begin TEXT

In financial crime compliance, few topics generate as much persistent discussion as false positives. Across banks, payments firms and newly licensed institutions, executives regularly ask whether better technology — or building systems in-house — will finally solve the problem. The debate is often framed as a choice between vendors and internal capability. Yet this framing risks overlooking a more fundamental reality: the volume of false positives is shaped less by technology than by how institutions define risk and understand their customers.
This is not to diminish the importance of modern monitoring systems. Vendors provide increasingly sophisticated platforms capable of processing vast transaction volumes and identifying complex behavioural patterns. These tools are indispensable to contemporary financial crime controls. But they do not determine what constitutes suspicious activity. That judgement remains the responsibility of the institution itself, informed by its risk appetite, customer base and commercial model.

end TEXT
begin SUPPLIED RECORDS

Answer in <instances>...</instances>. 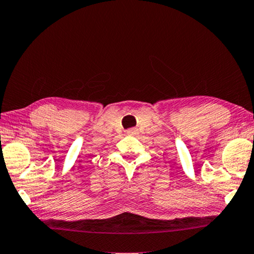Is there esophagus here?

end SUPPLIED RECORDS
begin SUPPLIED RECORDS

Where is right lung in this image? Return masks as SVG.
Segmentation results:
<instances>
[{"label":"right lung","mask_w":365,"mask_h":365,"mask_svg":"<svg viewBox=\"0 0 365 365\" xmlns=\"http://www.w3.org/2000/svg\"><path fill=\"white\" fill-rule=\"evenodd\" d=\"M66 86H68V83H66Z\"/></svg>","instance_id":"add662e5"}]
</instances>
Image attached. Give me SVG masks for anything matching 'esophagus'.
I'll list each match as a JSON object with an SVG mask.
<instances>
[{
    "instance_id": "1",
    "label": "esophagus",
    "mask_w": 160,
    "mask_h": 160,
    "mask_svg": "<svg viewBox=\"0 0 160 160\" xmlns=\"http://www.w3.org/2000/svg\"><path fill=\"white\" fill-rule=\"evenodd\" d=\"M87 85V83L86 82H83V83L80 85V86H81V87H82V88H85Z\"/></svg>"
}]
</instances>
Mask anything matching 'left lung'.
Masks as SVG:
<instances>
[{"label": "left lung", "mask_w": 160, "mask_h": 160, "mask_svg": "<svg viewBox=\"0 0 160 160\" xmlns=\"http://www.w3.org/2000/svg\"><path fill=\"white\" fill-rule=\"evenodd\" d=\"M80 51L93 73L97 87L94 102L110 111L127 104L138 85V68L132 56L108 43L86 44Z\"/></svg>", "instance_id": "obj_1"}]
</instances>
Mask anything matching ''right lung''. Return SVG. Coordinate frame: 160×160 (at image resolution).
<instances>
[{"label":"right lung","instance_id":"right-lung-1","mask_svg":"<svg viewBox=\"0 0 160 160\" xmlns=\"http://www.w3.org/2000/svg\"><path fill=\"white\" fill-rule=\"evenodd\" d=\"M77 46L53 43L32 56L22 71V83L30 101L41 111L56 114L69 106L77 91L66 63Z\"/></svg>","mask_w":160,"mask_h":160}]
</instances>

end SUPPLIED RECORDS
begin SUPPLIED RECORDS

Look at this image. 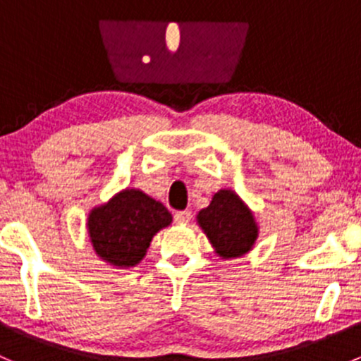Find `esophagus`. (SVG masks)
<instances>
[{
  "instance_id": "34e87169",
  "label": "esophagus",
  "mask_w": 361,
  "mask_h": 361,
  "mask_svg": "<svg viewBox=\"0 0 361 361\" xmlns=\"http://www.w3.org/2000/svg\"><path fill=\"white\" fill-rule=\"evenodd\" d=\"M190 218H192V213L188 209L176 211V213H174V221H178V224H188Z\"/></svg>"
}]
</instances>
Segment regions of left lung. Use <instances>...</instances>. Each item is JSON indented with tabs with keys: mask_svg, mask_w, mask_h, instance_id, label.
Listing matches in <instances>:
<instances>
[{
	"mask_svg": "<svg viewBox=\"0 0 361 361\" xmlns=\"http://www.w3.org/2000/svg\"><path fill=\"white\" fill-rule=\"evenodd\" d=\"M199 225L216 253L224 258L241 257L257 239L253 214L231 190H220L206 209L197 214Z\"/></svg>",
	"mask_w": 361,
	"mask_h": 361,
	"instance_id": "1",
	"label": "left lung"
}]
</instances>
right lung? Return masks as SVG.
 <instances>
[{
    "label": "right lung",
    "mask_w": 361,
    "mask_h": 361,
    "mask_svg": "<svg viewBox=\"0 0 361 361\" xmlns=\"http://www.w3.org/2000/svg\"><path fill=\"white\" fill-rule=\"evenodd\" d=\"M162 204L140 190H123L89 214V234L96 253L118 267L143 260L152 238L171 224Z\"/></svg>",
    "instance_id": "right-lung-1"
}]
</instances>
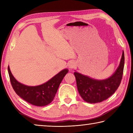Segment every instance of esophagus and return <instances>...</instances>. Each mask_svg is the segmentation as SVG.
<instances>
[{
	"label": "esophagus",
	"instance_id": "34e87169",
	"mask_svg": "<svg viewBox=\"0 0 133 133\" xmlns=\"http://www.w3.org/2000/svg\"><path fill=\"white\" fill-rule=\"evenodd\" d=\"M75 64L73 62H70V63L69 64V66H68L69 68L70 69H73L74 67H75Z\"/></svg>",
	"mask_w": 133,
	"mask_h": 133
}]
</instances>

end SUPPLIED RECORDS

◆ INSTRUCTIONS
- a) Please list the three factors that, according to the text on false positives, inform an institution's judgement of what counts as suspicious activity.
- b) Pick out every line of the records that contains the word "left".
The text on false positives and the records were taken from unrelated sources.

◆ RESPONSES IN ORDER
- a) Risk appetite, customer base, and commercial model.

- b)
Mask anything matching 'left lung'.
[{"label": "left lung", "mask_w": 160, "mask_h": 160, "mask_svg": "<svg viewBox=\"0 0 160 160\" xmlns=\"http://www.w3.org/2000/svg\"><path fill=\"white\" fill-rule=\"evenodd\" d=\"M80 51L93 73L97 87L94 102L110 111L127 104L138 85V68L132 56L108 43L86 44Z\"/></svg>", "instance_id": "obj_1"}]
Segment regions of left lung. Use <instances>...</instances>. Each item is JSON indented with tabs with keys: mask_svg, mask_w, mask_h, instance_id, label.
	"label": "left lung"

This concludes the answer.